Text under study:
============================================================
Exp Neurobiol 2023; 32(6): 441-452

Published online December 31, 2023

https://doi.org/10.5607/en23032

© The Korean Society for Brain and Neural Sciences

Cerebral Cavernous Malformation (CCM)-like Vessel Lesion in the Aged ANKS1A-deficient Brain

Jiyeon Lee, Haeryung Lee, Miram Shin and Soochul Park*

Department of Biological Sciences, Sookmyung Women’s University, Seoul 04310, Korea

Correspondence to: *To whom correspondence should be addressed.
TEL: 82-2-710-9330, FAX: 82-2-710-9331
e-mail: scpark@sookmyung.ac.kr
These authors contributed equally to this article.

Received: September 29, 2023; Revised: December 11, 2023; Accepted: December 15, 2023

This is an Open Access article distributed under the terms of the Creative Commons Attribution Non-Commercial License (http://creativecommons.org/licenses/by-nc/4.0) which permits unrestricted non-commercial use, distribution, and reproduction in any medium, provided the original work is properly cited.
============================================================
Supplied information:
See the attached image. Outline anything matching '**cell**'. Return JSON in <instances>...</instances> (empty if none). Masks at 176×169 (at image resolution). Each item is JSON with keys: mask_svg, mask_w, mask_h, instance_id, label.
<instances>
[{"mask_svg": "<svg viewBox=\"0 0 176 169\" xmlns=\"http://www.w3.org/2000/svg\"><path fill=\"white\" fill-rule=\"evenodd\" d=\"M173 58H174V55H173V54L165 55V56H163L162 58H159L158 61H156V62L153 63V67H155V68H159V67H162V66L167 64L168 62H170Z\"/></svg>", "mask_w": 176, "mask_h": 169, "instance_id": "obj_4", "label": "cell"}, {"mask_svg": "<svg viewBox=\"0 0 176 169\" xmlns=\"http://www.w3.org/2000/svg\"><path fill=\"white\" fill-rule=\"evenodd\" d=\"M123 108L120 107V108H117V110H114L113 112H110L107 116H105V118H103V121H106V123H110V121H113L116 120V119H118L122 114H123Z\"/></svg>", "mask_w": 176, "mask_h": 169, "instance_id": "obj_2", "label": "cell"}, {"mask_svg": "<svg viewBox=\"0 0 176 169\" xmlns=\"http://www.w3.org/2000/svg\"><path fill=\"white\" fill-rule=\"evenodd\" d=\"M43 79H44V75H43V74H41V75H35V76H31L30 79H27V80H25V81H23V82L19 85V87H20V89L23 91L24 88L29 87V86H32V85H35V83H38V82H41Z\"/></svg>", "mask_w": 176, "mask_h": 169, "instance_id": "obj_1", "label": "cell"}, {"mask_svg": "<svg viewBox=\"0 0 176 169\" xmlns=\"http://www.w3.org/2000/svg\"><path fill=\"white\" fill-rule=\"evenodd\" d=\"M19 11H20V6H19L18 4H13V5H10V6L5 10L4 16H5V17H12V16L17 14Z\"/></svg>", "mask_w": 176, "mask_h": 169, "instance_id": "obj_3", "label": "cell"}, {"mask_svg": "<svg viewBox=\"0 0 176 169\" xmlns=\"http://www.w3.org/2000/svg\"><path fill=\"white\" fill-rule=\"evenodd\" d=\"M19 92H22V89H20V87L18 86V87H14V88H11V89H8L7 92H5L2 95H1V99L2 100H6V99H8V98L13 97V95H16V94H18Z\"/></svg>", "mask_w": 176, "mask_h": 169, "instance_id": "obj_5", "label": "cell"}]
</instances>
============================================================
Required work:
Copy out the part of the article header between "Jiyeon Lee, Haeryung" and "to this article.", inclusive.

Finished exercise:
Jiyeon Lee, Haeryung Lee, Miram Shin and Soochul Park*

Department of Biological Sciences, Sookmyung Women’s University, Seoul 04310, Korea

Correspondence to: *To whom correspondence should be addressed.
TEL: 82-2-710-9330, FAX: 82-2-710-9331
e-mail: scpark@sookmyung.ac.kr
These authors contributed equally to this article.